# PROBLEM TO SOLVE
Could you reproduce every row below word for word, leaving the pictures out of your output?

* start *

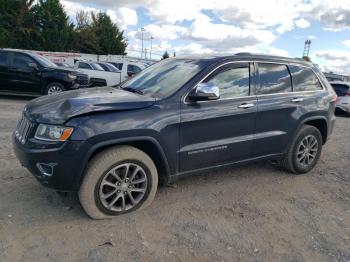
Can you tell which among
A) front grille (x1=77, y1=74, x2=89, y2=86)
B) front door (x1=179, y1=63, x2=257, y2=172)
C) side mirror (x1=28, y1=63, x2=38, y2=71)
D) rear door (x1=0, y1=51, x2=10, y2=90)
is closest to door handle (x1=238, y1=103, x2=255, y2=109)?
front door (x1=179, y1=63, x2=257, y2=172)

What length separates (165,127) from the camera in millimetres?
3797

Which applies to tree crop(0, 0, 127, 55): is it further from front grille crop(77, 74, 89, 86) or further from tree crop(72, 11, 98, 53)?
front grille crop(77, 74, 89, 86)

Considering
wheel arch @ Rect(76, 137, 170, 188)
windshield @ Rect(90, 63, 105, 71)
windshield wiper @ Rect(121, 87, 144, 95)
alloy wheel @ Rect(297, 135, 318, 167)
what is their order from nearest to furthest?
wheel arch @ Rect(76, 137, 170, 188), windshield wiper @ Rect(121, 87, 144, 95), alloy wheel @ Rect(297, 135, 318, 167), windshield @ Rect(90, 63, 105, 71)

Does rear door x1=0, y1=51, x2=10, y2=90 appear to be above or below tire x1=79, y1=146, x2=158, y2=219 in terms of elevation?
above

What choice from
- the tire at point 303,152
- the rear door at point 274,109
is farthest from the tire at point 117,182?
the tire at point 303,152

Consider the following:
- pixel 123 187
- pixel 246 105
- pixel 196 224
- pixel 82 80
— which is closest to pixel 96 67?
pixel 82 80

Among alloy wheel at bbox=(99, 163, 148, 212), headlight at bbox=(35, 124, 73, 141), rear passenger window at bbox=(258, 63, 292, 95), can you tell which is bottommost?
alloy wheel at bbox=(99, 163, 148, 212)

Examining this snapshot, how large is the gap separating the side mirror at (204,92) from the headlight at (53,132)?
4.54 ft

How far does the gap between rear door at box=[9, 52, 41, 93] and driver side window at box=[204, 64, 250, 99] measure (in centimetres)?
887

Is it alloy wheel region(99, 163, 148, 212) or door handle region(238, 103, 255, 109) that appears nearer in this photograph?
alloy wheel region(99, 163, 148, 212)

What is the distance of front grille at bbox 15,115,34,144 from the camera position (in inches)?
142

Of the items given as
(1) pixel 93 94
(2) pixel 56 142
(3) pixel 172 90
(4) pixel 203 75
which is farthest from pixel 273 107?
(2) pixel 56 142

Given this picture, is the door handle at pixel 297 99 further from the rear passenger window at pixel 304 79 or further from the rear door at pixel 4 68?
the rear door at pixel 4 68

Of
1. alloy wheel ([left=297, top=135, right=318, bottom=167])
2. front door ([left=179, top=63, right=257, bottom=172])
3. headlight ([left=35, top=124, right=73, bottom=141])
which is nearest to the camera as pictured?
headlight ([left=35, top=124, right=73, bottom=141])
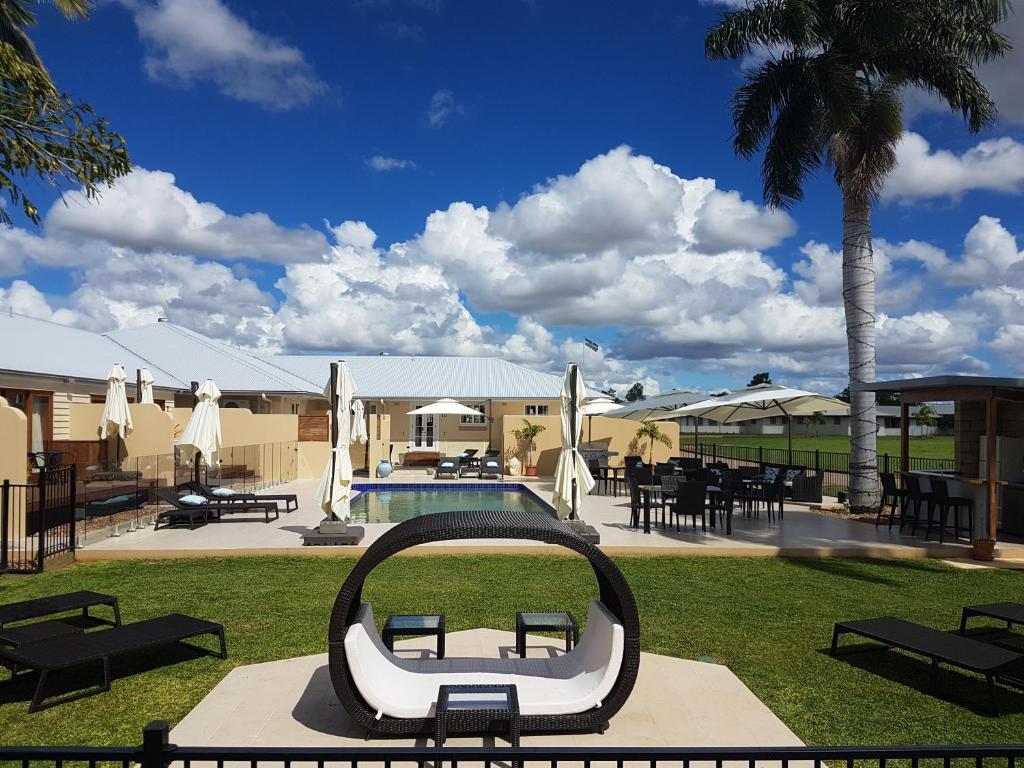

* end *

# SOLUTION TO THIS PROBLEM
Can you tell which among
A) front grille (x1=77, y1=74, x2=89, y2=86)
B) front door (x1=179, y1=63, x2=257, y2=172)
C) side mirror (x1=28, y1=63, x2=38, y2=71)
D) rear door (x1=0, y1=51, x2=10, y2=90)
is closest to door handle (x1=238, y1=103, x2=255, y2=109)?
front door (x1=179, y1=63, x2=257, y2=172)

What length separates (165,127) from the camera in millimetres?
3797

Which applies to tree crop(0, 0, 127, 55): is it further from front grille crop(77, 74, 89, 86) or further from tree crop(72, 11, 98, 53)?
front grille crop(77, 74, 89, 86)

Considering
wheel arch @ Rect(76, 137, 170, 188)
windshield @ Rect(90, 63, 105, 71)
windshield wiper @ Rect(121, 87, 144, 95)
alloy wheel @ Rect(297, 135, 318, 167)
what is their order from nearest to furthest?
wheel arch @ Rect(76, 137, 170, 188), windshield wiper @ Rect(121, 87, 144, 95), alloy wheel @ Rect(297, 135, 318, 167), windshield @ Rect(90, 63, 105, 71)

Does rear door x1=0, y1=51, x2=10, y2=90 appear to be above or below tire x1=79, y1=146, x2=158, y2=219 in terms of elevation?
above

What choice from
- the tire at point 303,152
- the rear door at point 274,109
is farthest from the tire at point 117,182?
the tire at point 303,152

Consider the following:
- pixel 123 187
- pixel 246 105
- pixel 196 224
- pixel 82 80
— which is closest to pixel 96 67?
pixel 82 80

Among alloy wheel at bbox=(99, 163, 148, 212), headlight at bbox=(35, 124, 73, 141), rear passenger window at bbox=(258, 63, 292, 95), can you tell which is bottommost?
alloy wheel at bbox=(99, 163, 148, 212)

Examining this snapshot, how large is the gap separating the side mirror at (204,92) from the headlight at (53,132)?
4.54 ft

How far does the gap between rear door at box=[9, 52, 41, 93] and driver side window at box=[204, 64, 250, 99] measure (in centimetres)?
887

Is it alloy wheel region(99, 163, 148, 212) or door handle region(238, 103, 255, 109) that appears nearer in this photograph?
alloy wheel region(99, 163, 148, 212)

What is the distance of front grille at bbox 15,115,34,144 from the camera position (in inches)?
142

Of the items given as
(1) pixel 93 94
(2) pixel 56 142
(3) pixel 172 90
(4) pixel 203 75
which is farthest from pixel 273 107?
(2) pixel 56 142

Given this picture, is the door handle at pixel 297 99 further from the rear passenger window at pixel 304 79 or further from the rear door at pixel 4 68?
the rear door at pixel 4 68

Of
1. alloy wheel ([left=297, top=135, right=318, bottom=167])
2. front door ([left=179, top=63, right=257, bottom=172])
3. headlight ([left=35, top=124, right=73, bottom=141])
which is nearest to the camera as pictured?
headlight ([left=35, top=124, right=73, bottom=141])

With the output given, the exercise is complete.